--- Start of DATASET ROWS ---

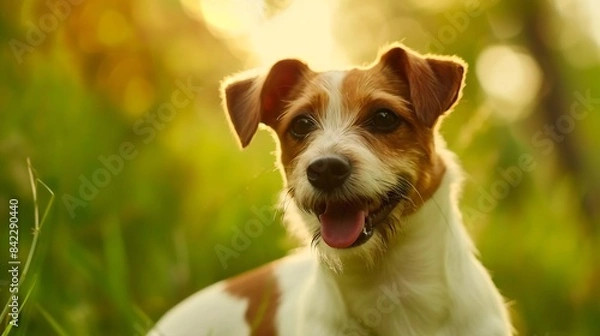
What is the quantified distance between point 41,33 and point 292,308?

--- End of DATASET ROWS ---
--- Start of DATASET ROWS ---

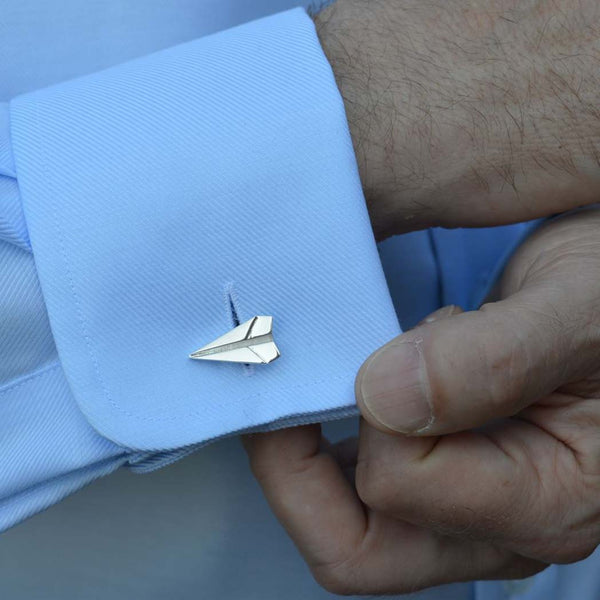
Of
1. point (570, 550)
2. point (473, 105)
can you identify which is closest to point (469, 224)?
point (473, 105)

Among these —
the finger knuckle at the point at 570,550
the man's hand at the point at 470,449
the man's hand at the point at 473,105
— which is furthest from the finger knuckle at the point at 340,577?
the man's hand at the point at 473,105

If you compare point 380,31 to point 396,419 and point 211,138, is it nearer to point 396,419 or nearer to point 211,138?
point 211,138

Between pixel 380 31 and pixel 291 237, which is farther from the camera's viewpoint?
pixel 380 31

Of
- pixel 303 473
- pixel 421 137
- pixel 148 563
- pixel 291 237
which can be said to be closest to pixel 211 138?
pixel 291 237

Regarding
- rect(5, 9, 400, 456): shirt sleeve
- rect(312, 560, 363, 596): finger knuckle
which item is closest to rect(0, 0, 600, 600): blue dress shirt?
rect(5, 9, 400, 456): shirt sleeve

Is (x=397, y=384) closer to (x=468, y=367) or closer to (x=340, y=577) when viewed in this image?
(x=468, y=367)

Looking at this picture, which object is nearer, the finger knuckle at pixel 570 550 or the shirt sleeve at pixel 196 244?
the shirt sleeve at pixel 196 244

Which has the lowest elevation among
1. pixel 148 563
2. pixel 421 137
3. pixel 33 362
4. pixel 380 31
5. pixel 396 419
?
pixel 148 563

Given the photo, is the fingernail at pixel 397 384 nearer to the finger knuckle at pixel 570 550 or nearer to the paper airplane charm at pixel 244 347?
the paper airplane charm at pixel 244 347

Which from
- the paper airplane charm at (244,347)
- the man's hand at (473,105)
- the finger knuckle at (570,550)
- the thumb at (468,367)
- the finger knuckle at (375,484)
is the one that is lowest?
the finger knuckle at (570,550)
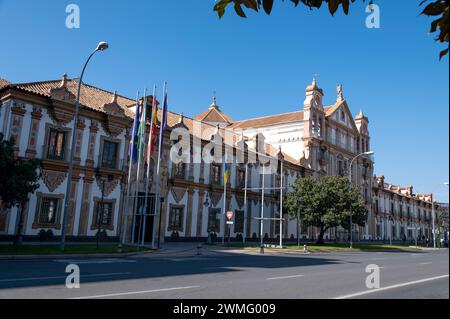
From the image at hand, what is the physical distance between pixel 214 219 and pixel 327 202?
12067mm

--- End of DATASET ROWS ---

TASK DIRECTIONS: Report each line above that contains the word "lowest", copying it in full. Case counts.

REPLY TO THE TASK:
Which has the lowest elevation among
is the one that is lowest?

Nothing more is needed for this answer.